This is an expansion of a comment on Titus Brown’s blog post “Please destroy this software after publication. kthxbye.” which talked about how much work should go into software that was used in a submitted paper.
In the past, I’ve thought of software as having one of two different purposes:
- Some software is just written for a single research purpose – this can be quick and dirty, as long as it does the immediate job.
- Other software is intended for reuse, particularly by a community – this has to be of higher quality (documentation, unit tests, etc.) if the community is going to use it.
I’ve gradually realized that there’s almost never just a single research purpose for software; almost all will be used again in the future. If nothing else, it’s likely that the researcher will go back to the code at some future point, either to check something, to reuse it, or to build on it, at which time, having written better code would help. And if the results are going to be published (even as negative results), others may also want to review or run or modify the code. (Note that software quality is the important point here, not software sharing.)
So maybe quick and dirty code is never acceptable? If we want to avoid or improve such code, we need to add some time and effort into the research workflow, and in the short term at least, less research will be done. One important question is if more research will be done in the long run under this concept. I think this needs to be decided by the overall scientific community to set the next generation of standards of practice. But certainly having people push on both sides so we can see the results will sway the community.
Personally, I think we need to go ahead and make the effort to write better code. And by “we”, I mean the original code developer(s).
Having others (for example, university-supported computational scientists in computing or software or data centers, possibly also called coding cores) do this is unlikely to end well for anyone. As a computational scientist at JPL in the mid 1990s, I learned that if I modified a group’s code without them involved, even if this was the job they and I agree I would do, it the code then became my code rather than their code, which wasn’t good for me or them. When it was time for them to further develop the code, they went back to “their” version and ignored “my” version.

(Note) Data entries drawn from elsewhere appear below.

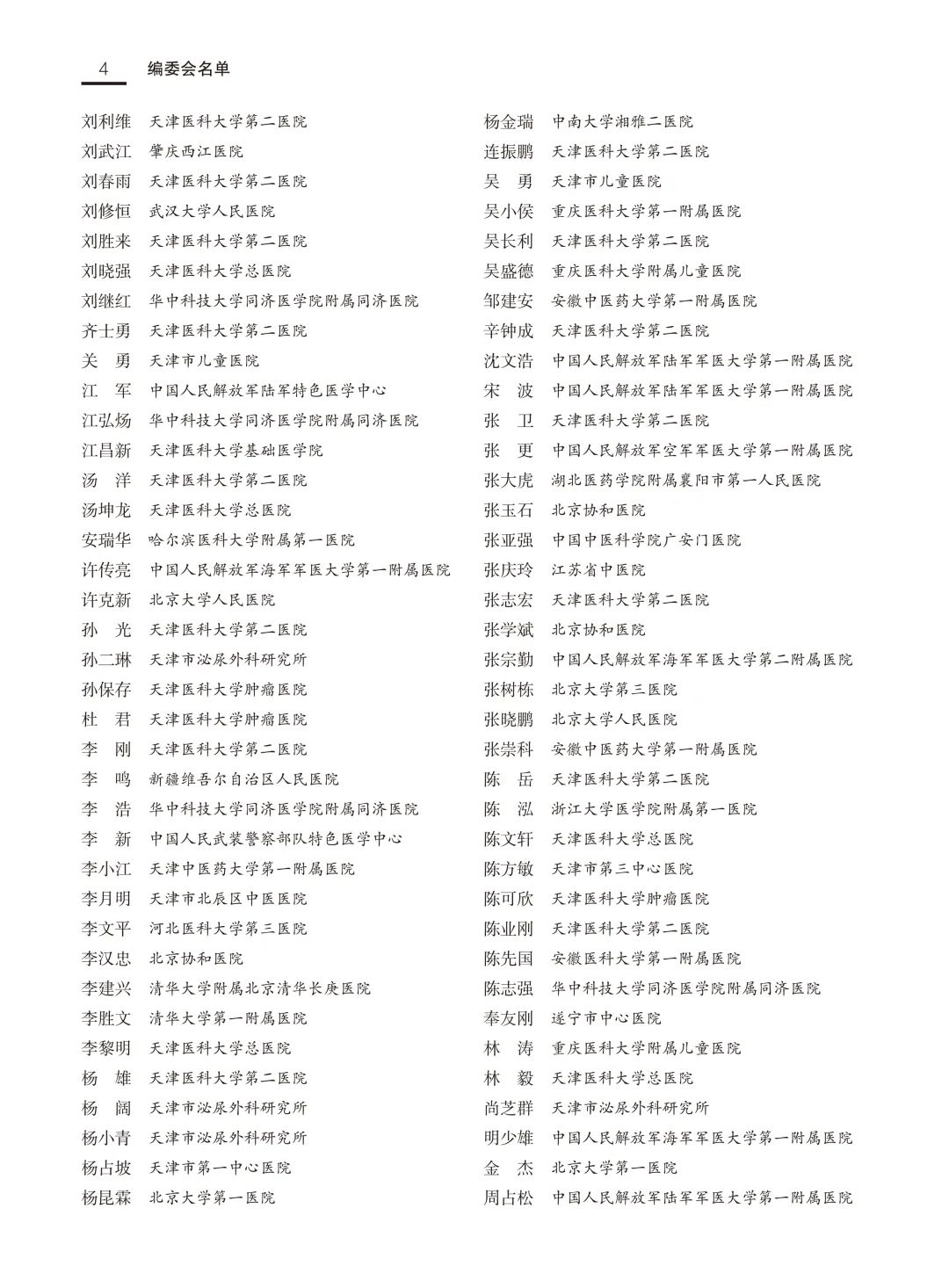 4 编委会名单

刘利维 天津医科大学第二医院
刘武江 肇庆西江医院
刘春雨 天津医科大学第二医院
刘修恒 武汉大学人民医院
刘胜来 天津医科大学第二医院
刘晓强 天津医科大学总医院
刘继红 华中科技大学同济医学院附属同济医院
齐士勇 天津医科大学第二医院
关　勇 天津市儿童医院
江　军 中国人民解放军陆军特色医学中心
江弘炀 华中科技大学同济医学院附属同济医院
江昌新 天津医科大学基础医学院
汤　洋 天津医科大学第二医院
汤坤龙 天津医科大学总医院
安瑞华 哈尔滨医科大学附属第一医院
许传亮 中国人民解放军海军军医大学第一附属医院
许克新 北京大学人民医院
孙　光 天津医科大学第二医院
孙二琳 天津市泌尿外科研究所
孙保存 天津医科大学肿瘤医院
杜　君 天津医科大学肿瘤医院
李　刚 天津医科大学第二医院
李　鸣 新疆维吾尔自治区人民医院
李　浩 华中科技大学同济医学院附属同济医院
李　新 中国人民武装警察部队特色医学中心
李小江 天津中医药大学第一附属医院
李月明 天津市北辰区中医医院
李文平 河北医科大学第三医院
李汉忠 北京协和医院
李建兴 清华大学附属北京清华长庚医院
李胜文 清华大学第一附属医院
李黎明 天津医科大学总医院
杨　雄 天津医科大学第二医院
杨　阔 天津市泌尿外科研究所
杨小青 天津市泌尿外科研究所
杨占坡 天津市第一中心医院
杨昆霖 北京大学第一医院

杨金瑞 中南大学湘雅二医院
连振鹏 天津医科大学第二医院
吴　勇 天津市儿童医院
吴小侯 重庆医科大学第一附属医院
吴长利 天津医科大学第二医院
吴盛德 重庆医科大学附属儿童医院
邹建安 安徽中医药大学第一附属医院
辛钟成 天津医科大学第二医院
沈文浩 中国人民解放军陆军军医大学第一附属医院
宋　波 中国人民解放军陆军军医大学第一附属医院
张　卫 天津医科大学第二医院
张　更 中国人民解放军空军军医大学第一附属医院
张大虎 湖北医药学院附属襄阳市第一人民医院
张玉石 北京协和医院
张亚强 中国中医科学院广安门医院
张庆玲 江苏省中医院
张志宏 天津医科大学第二医院
张学斌 北京协和医院
张宗勤 中国人民解放军海军军医大学第二附属医院
张树栋 北京大学第三医院
张晓鹏 北京大学人民医院
张崇科 安徽中医药大学第一附属医院
陈　岳 天津医科大学第二医院
陈　泓 浙江大学医学院附属第一医院
陈文轩 天津医科大学总医院
陈方敏 天津市第三中心医院
陈可欣 天津医科大学肿瘤医院
陈业刚 天津医科大学第二医院
陈先国 安徽医科大学第一附属医院
陈志强 华中科技大学同济医学院附属同济医院
奉友刚 遂宁市中心医院
林　涛 重庆医科大学附属儿童医院
林　毅 天津医科大学总医院
尚芝群 天津市泌尿外科研究所
明少雄 中国人民解放军海军军医大学第一附属医院
金　杰 北京大学第一医院
周占松 中国人民解放军陆军军医大学第一附属医院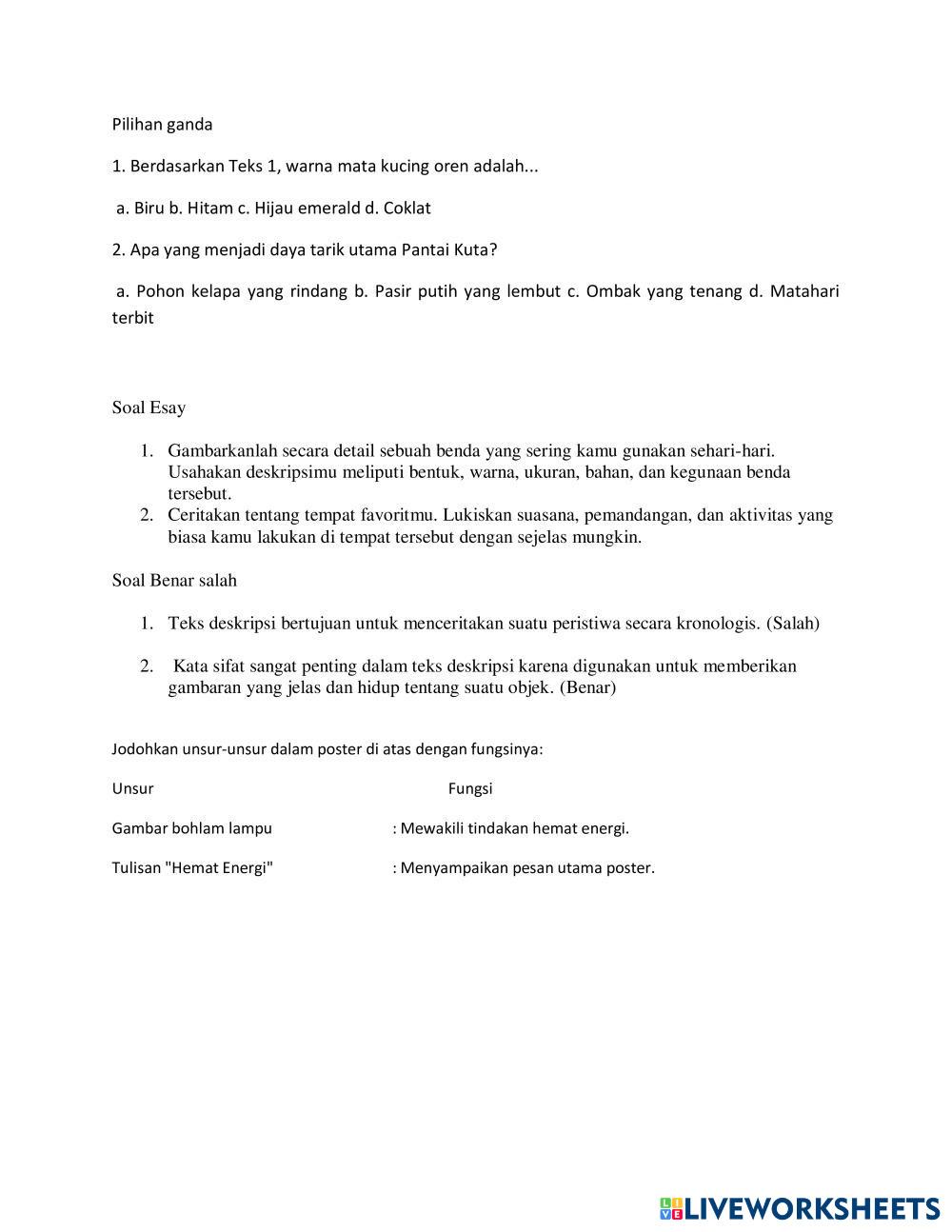 Pilihan ganda

1. Berdasarkan Teks 1, warna mata kucing oren adalah...

a. Biru b. Hitam c. Hijau emerald d. Coklat

2. Apa yang menjadi daya tarik utama Pantai Kuta?

a. Pohon kelapa yang rindang b. Pasir putih yang lembut c. Ombak yang tenang d. Matahari terbit

Soal Esay

1. Gambarkanlah secara detail sebuah benda yang sering kamu gunakan sehari-hari. Usahakan deskripsimu meliputi bentuk, warna, ukuran, bahan, dan kegunaan benda tersebut.
2. Ceritakan tentang tempat favoritmu. Lukiskan suasana, pemandangan, dan aktivitas yang biasa kamu lakukan di tempat tersebut dengan sejelas mungkin.

Soal Benar salah

1. Teks deskripsi bertujuan untuk menceritakan suatu peristiwa secara kronologis. (Salah)

2. Kata sifat sangat penting dalam teks deskripsi karena digunakan untuk memberikan gambaran yang jelas dan hidup tentang suatu objek. (Benar)

Jodohkan unsur-unsur dalam poster di atas dengan fungsinya:

Unsur Fungsi

Gambar bohlam lampu : Mewakili tindakan hemat energi.

Tulisan "Hemat Energi" : Menyampaikan pesan utama poster.

LIVEWORKSHEETS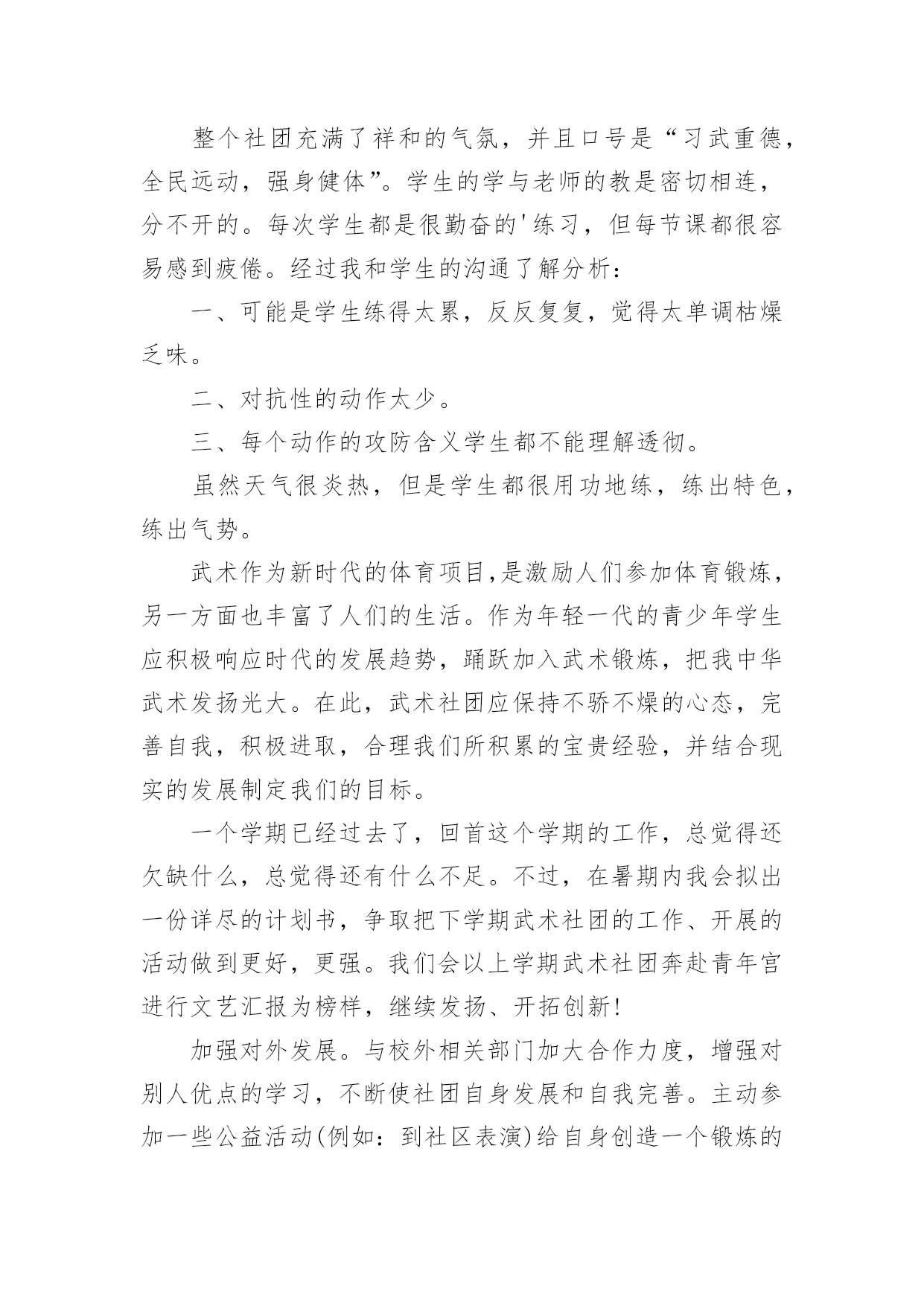 整个社团充满了祥和的气氛，并且口号是“习武重德，全民远动，强身健体”。学生的学与老师的教是密切相连，分不开的。每次学生都是很勤奋的'练习，但每节课都很容易感到疲倦。经过我和学生的沟通了解分析：

一、可能是学生练得太累，反反复复，觉得太单调枯燥乏味。

二、对抗性的动作太少。

三、每个动作的攻防含义学生都不能理解透彻。

虽然天气很炎热，但是学生都很用功地练，练出特色，练出气势。

武术作为新时代的体育项目,是激励人们参加体育锻炼，另一方面也丰富了人们的生活。作为年轻一代的青少年学生应积极响应时代的发展趋势，踊跃加入武术锻炼，把我中华武术发扬光大。在此，武术社团应保持不骄不燥的心态，完善自我，积极进取，合理我们所积累的宝贵经验，并结合现实的发展制定我们的目标。

一个学期已经过去了，回首这个学期的工作，总觉得还欠缺什么，总觉得还有什么不足。不过，在暑期内我会拟出一份详尽的计划书，争取把下学期武术社团的工作、开展的活动做到更好，更强。我们会以上学期武术社团奔赴青年宫进行文艺汇报为榜样，继续发扬、开拓创新!

加强对外发展。与校外相关部门加大合作力度，增强对别人优点的学习，不断使社团自身发展和自我完善。主动参加一些公益活动(例如：到社区表演)给自身创造一个锻炼的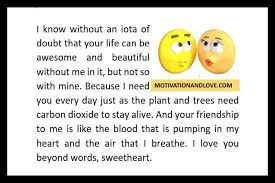 I know without an iota of doubt that your life can be awesome and beautiful without me in it, but not so with mine. Because I need you every day just as the plant and trees need carbon dioxide to stay alive. And your friendship to me is like the blood that is pumping in my heart and the air that I breathe. I love you beyond words, sweetheart.

MOTIVATIONANDLOVE.COM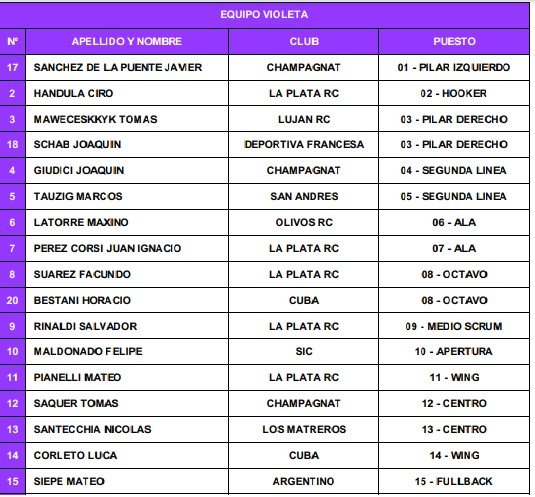 EQUIPO VIOLETA

| Nº | APELLIDO Y NOMBRE | CLUB | PUESTO |
|---|---|---|---|
| 17 | SANCHEZ DE LA PUENTE JAVIER | CHAMPAGNAT | 01 - PILAR IZQUIERDO |
| 2 | HANDULA CIRO | LA PLATA RC | 02 - HOOKER |
| 3 | MAWECESKKYK TOMAS | LUJAN RC | 03 - PILAR DERECHO |
| 18 | SCHAB JOAQUIN | DEPORTIVA FRANCESA | 03 - PILAR DERECHO |
| 4 | GIUDICI JOAQUIN | CHAMPAGNAT | 04 - SEGUNDA LINEA |
| 5 | TAUZIG MARCOS | SAN ANDRES | 05 - SEGUNDA LINEA |
| 6 | LATORRE MAXINO | OLIVOS RC | 06 - ALA |
| 7 | PEREZ CORSI JUAN IGNACIO | LA PLATA RC | 07 - ALA |
| 8 | SUAREZ FACUNDO | LA PLATA RC | 08 - OCTAVO |
| 20 | BESTANI HORACIO | CUBA | 08 - OCTAVO |
| 9 | RINALDI SALVADOR | LA PLATA RC | 09 - MEDIO SCRUM |
| 10 | MALDONADO FELIPE | SIC | 10 - APERTURA |
| 11 | PIANELLI MATEO | LA PLATA RC | 11 - WING |
| 12 | SAQUER TOMAS | CHAMPAGNAT | 12 - CENTRO |
| 13 | SANTECCHIA NICOLAS | LOS MATREROS | 13 - CENTRO |
| 14 | CORLETO LUCA | CUBA | 14 - WING |
| 15 | SIEPE MATEO | ARGENTINO | 15 - FULLBACK |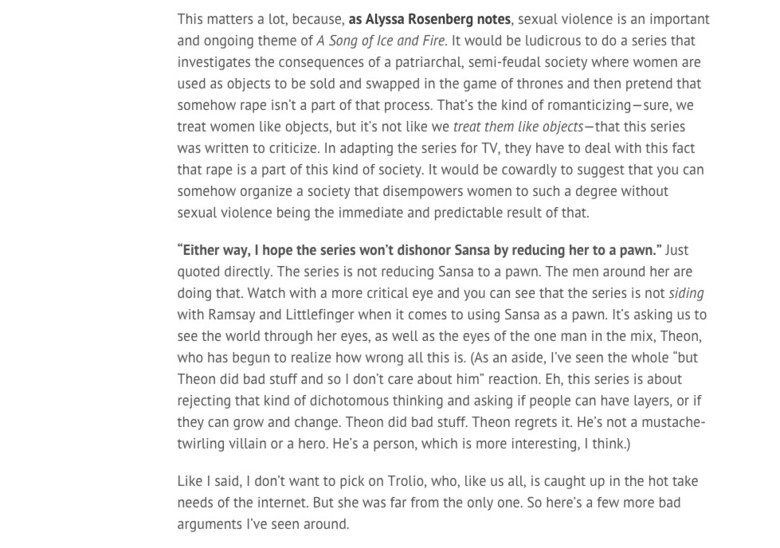 This matters a lot, because, as Alyssa Rosenberg notes, sexual violence is an important and ongoing theme of A Song of Ice and Fire. It would be ludicrous to do a series that investigates the consequences of a patriarchal, semi-feudal society where women are used as objects to be sold and swapped in the game of thrones and then pretend that somehow rape isn't a part of that process. That's the kind of romanticizing—sure, we treat women like objects, but it's not like we treat them like objects—that this series was written to criticize. In adapting the series for TV, they have to deal with this fact that rape is a part of this kind of society. It would be cowardly to suggest that you can somehow organize a society that disempowers women to such a degree without sexual violence being the immediate and predictable result of that.

"Either way, I hope the series won't dishonor Sansa by reducing her to a pawn." Just quoted directly. The series is not reducing Sansa to a pawn. The men around her are doing that. Watch with a more critical eye and you can see that the series is not siding with Ramsay and Littlefinger when it comes to using Sansa as a pawn. It's asking us to see the world through her eyes, as well as the eyes of the one man in the mix, Theon, who has begun to realize how wrong all this is. (As an aside, I've seen the whole "but Theon did bad stuff and so I don't care about him" reaction. Eh, this series is about rejecting that kind of dichotomous thinking and asking if people can have layers, or if they can grow and change. Theon did bad stuff. Theon regrets it. He's not a mustache-twirling villain or a hero. He's a person, which is more interesting, I think.)

Like I said, I don't want to pick on Trolio, who, like us all, is caught up in the hot take needs of the internet. But she was far from the only one. So here's a few more bad arguments I've seen around.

Because computing is now an integral part of every aspect of science, but most scientists are never taught how to build, use, validate, and share software well. As a result, many spend hours or days doing things badly that could be done well in just a few minutes. Our goal is to change that so that scientists can spend less time wrestling with software and more time doing useful research.
If this goal was achieved, that all scientific software was better written with “a few minutes” of extra effort, it would likely lower the effort:reward ratio enough that we would demand higher quality code. We might still (falsely in my current opinion) imagine there was code written for a single research purpose, and still think quick and dirty code was ok, but the quick would be slightly less quick than now, and the dirty would be much less dirty than now. The science community would be in a better place than we are now.
Some work by the author was supported by the National Science Foundation (NSF) while working at the Foundation; any opinion, finding, and conclusions or recommendations expressed in this material are those of the author and do not necessarily reflect the views of the NSF.